In the previous chapter, we saw how randomization eliminates selection bias. Let's explain what we mean by randomization, describe several ways we might want to randomly assign treatments, and discuss the components *other than* the assignment that can be randomized.

Randomization refers to using "a known, well-understood probabilistic scheme" to assign treatments to units (Oehlert, 2010).

### Simple Random Assignment

With simple random assignment, every unit has the same probability of being assigned to a particular treatment group. The probability can be anything greater than zero and less than one. This will *approximately* determine the number of units in each group.

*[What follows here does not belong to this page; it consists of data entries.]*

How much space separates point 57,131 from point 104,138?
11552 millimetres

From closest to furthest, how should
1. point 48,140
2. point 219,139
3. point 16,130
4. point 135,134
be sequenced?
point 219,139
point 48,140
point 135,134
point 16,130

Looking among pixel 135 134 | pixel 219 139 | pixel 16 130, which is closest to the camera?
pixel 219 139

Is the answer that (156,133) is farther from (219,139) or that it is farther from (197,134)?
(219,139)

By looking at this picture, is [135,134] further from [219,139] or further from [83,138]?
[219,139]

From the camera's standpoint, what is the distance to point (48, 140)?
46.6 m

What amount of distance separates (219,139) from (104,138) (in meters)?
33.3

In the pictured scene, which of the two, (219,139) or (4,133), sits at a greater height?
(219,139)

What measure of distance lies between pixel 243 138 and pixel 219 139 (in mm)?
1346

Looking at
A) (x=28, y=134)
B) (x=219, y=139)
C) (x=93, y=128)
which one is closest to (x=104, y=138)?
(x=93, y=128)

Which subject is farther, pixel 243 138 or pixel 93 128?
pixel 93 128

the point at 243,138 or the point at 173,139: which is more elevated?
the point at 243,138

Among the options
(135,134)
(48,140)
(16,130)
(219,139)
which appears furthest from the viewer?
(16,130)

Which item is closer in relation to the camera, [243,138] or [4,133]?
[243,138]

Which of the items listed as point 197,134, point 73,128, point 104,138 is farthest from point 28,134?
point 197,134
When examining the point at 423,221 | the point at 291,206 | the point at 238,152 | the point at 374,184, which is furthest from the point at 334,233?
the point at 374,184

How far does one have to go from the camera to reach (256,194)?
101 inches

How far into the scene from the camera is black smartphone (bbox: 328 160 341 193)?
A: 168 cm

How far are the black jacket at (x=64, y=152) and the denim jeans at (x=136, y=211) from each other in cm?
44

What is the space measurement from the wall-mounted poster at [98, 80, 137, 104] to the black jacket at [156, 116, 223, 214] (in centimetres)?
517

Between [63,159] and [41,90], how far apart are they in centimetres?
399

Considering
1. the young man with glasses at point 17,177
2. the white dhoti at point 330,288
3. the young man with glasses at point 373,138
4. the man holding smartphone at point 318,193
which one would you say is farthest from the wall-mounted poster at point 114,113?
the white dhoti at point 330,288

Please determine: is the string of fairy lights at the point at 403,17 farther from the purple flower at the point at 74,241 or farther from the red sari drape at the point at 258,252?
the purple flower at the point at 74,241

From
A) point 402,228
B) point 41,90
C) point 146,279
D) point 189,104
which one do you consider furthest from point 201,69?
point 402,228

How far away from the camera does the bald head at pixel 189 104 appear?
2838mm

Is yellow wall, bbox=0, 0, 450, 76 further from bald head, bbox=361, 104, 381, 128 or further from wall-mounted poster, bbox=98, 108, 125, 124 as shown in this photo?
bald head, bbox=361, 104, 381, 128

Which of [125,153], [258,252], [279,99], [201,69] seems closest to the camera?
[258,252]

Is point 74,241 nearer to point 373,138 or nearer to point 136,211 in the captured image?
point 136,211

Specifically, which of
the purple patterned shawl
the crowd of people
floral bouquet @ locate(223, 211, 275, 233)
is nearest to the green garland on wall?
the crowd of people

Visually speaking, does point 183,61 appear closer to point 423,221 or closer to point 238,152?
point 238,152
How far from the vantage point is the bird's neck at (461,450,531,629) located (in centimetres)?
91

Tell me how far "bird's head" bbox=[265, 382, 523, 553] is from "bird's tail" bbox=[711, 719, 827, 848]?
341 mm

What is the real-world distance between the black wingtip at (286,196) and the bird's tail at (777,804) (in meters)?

For example, assuming a single treatment group and a single control group, if the probability is 0.75, about 75% will be assigned to the treatment group.

Let's imagine we have 10 units to which we assign a treatment with 0.5 probability. Will our groups be balanced? That is, will we have 5 units in the treatment group and 5 units in the control group? Let's find out.

In [1]:
import numpy as np

n, p = 10, 0.5
np.random.binomial(n, p)

4

This counts the number of successes&mdash;think of "success" as being assigned to the treatment group&mdash;in 10 *independent* trials, where success occurs 50% of the time.

Each time you run the cell above, you'll get a different result&mdash;it's not always 5! This is a drawback of simple random assignment.

>[Y]ou could flip a coin to assign each of 10 [units] to the treatment condition, but there is only a 24.6% chance of ending up with exactly 5 [units] in treatment and 5 in control (Gerber and Green, 2012)

So that others may reproduce our assignments, we can use a random seed. This is highly recommended, though, in practice, we won't use `np.random.binomial()`. (Note: I'll always use `42` as the seed.)

In [2]:
np.random.seed(42)
np.random.binomial(n, p)

4